The life-size statues conjure up history in their silent immobility, while large works – especially created by contemporary artists – serve as both backgrounds and visual comments. These abstract works – fourteen, each one connected to one of the subjects the exhibit deals with – generate a highly emotional atmosphere.
A painting by Giovanna Fra welcomes Napoleon Bonaparte. Giorgio Vicentini’s work is the background to Resurgence leaders, while the intellectual environment of Verdi, Manzoni and Nievo is interpreted by Grazia Ribaudo’s painted writings.

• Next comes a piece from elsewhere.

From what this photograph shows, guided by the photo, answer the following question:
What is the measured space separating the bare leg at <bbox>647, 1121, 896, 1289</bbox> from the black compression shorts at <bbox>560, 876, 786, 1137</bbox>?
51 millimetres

Vittorio Emanuele II’s perspectives are concisely expressed by Antonio Marchetti Lamera, while Mario De Leo’s work symbolizes the epochal change brought about by Vittorio Emanuele III and Ivanoe Bonomi.
Paintings by Antonio Pedretti and Enzo Maio greet the ten Presidents of the Republic, while Pierantonio Verga’s painting’s sacredness envelopes the five popes.
The results of the Mussolini-Hitler pact are brought back to life by Raffaele Penna. Alessandro Savelli’s work accompanies the Yalta pact protagonists: Roosevelt, Stalin, Churchill. Paolo Schiavocampo interprets the dynamic European recovery stimulated by De Gaulle and Adenauer; the contraposition of superpowers represented by Kruscev and Kennedy is found in Max Marra’s pictorial tension. Intense suggestions by Grazia Gabbini and Franco Marrocco comment the last two scenes, the first dedicated to the heralds of communism Lenin, Mao and Castro, the second dedicated the end of an era and a door opening to the present symbolized by Gorbaciov.
An exhibit that is like a stage where collective conscience and memories are effectively brought to life. Italy’s history, world conflicts, daily life in the family, our very roots, all can be found in the sequences of pictures and statues and through them we can find feelings, passions, ideals again.
The exhibit was designed by Claudio Rizzi and Nanni Rossi, the exhaustive catalog is by PubliPaolini. The exhibit, which will be in Galleria di Palazzo Giardino (Sabbioneta) as of May 7 2011, is sponsored by Regione Lombardia, Provincia di Varese, Provincia di Mantova.